Big changes in Images.jl (v0.6.0)

Hi everyone,

Images.jl, a package for processing and visualizing images, has essentially been rewritten from scratch and version 0.6.0 has been tagged. Because this is a major and disruptive release, I suspect a few words are in order.

Images.jl is one of the oldest packages in the Julia ecosystem, and its code-origins predate the existence of both the package manager and Julia 0.1. From the beginning of my own involvement, my main goal was to ensure that it would be useful for both “computer vision” (largely a world of 2d images) and for big-data 3D/4D/5D image analysis. We were partially able to pull that off, but there were some ugly compromises, most notably encoding important information such as the spatial orientation and “meaning” of the axes of an image using an easily lost, desynchronized, or confused dictionary. This may have been the best we could do at the time. However, the Julia language has evolved considerably, and with the release of Julia 0.5 it became apparent that all the pieces were in place for a better approach.

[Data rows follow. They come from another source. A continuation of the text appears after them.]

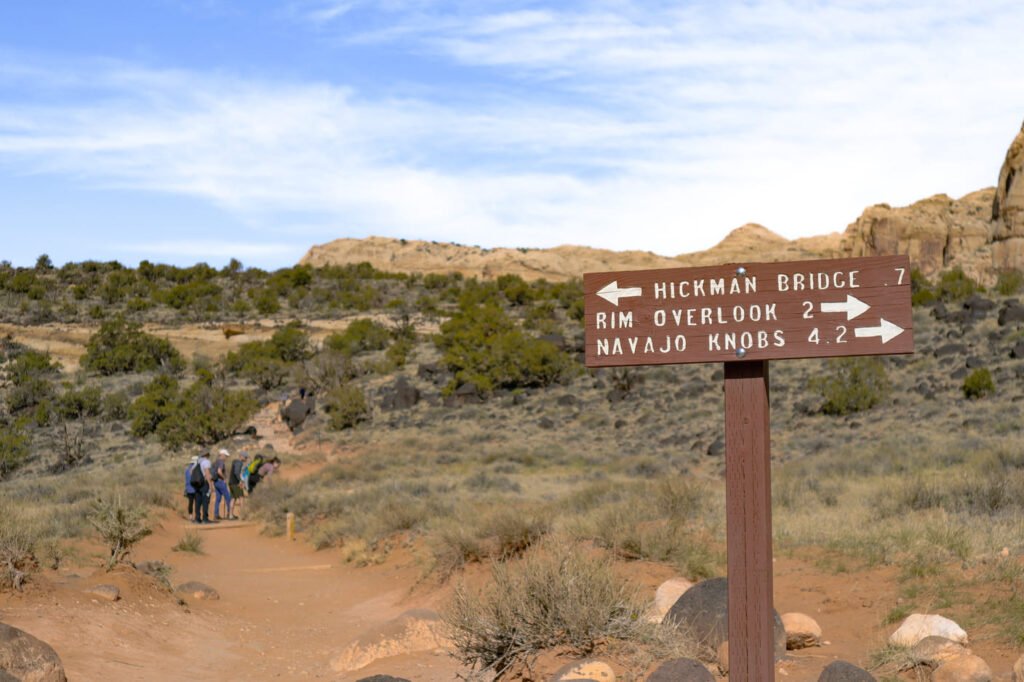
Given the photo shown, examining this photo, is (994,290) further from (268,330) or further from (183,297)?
(183,297)

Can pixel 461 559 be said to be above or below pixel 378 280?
below

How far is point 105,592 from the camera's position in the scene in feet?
33.3

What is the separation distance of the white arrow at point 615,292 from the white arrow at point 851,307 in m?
1.02

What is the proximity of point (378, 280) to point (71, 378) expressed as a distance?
1286 inches

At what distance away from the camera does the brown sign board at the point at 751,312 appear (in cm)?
485

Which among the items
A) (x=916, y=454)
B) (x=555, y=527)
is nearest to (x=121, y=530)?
(x=555, y=527)

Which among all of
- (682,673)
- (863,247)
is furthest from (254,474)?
(863,247)

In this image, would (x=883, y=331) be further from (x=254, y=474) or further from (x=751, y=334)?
(x=254, y=474)

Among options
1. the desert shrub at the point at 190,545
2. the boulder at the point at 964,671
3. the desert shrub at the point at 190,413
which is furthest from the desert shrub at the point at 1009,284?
the boulder at the point at 964,671

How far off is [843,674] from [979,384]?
22.7 meters

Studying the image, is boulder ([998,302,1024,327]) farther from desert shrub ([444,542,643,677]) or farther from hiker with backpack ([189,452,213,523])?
desert shrub ([444,542,643,677])

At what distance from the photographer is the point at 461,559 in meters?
12.2

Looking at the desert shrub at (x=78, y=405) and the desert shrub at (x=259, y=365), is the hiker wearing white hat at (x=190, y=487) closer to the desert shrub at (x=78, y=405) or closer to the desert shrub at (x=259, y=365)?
the desert shrub at (x=78, y=405)

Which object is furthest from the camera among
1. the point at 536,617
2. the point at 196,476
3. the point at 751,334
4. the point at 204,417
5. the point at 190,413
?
the point at 190,413
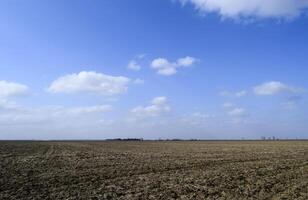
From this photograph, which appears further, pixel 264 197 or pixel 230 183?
pixel 230 183

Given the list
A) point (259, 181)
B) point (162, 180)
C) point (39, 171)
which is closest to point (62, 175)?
point (39, 171)

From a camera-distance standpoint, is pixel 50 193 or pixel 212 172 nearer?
pixel 50 193

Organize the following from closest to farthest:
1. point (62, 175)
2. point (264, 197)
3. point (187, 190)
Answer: point (264, 197) < point (187, 190) < point (62, 175)

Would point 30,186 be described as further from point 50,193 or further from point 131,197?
point 131,197

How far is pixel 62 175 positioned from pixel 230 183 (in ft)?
32.3

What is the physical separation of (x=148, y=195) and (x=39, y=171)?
40.4 feet

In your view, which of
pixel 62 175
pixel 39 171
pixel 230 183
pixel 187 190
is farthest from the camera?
pixel 39 171

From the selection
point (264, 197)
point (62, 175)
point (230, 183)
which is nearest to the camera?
point (264, 197)

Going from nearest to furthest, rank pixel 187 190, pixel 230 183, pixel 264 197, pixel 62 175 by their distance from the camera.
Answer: pixel 264 197
pixel 187 190
pixel 230 183
pixel 62 175

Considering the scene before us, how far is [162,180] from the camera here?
71.6 ft

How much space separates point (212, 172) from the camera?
25203 millimetres

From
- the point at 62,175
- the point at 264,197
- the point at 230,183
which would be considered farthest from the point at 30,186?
the point at 264,197

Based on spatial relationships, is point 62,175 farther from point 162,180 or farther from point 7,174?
point 162,180

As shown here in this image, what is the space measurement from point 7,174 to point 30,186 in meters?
6.28
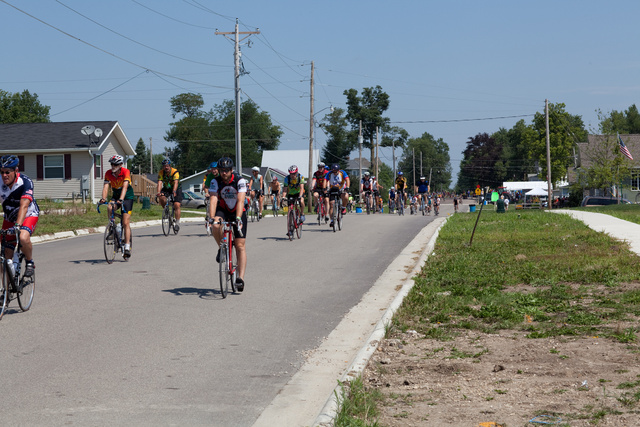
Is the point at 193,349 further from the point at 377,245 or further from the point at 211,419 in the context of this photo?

The new Images makes far better use of Julia’s type system. The dictionary is still available for those who want it (through the ImageMetadata package, which is “bundled” with Images itself), but most people should be able to just use “plain arrays,” more specifically a variety of AbstractArray types defined in various packages. Key advances that made this possible include packages such as AxisArrays (which allows one to give names to axes and encode pixel geometry in a type-system-friendly fashion), MappedArrays (which allows one to extend reinterpret-style functionality to arbitrary AbstractArrays), and the existence of the PermutedDimsArray in Base (for lazy-changes of orientation with images too large to handle in memory). Capitalizing on these and other advances in Julia’s treatment of AbstractArrays is the main motivation for the rewrite.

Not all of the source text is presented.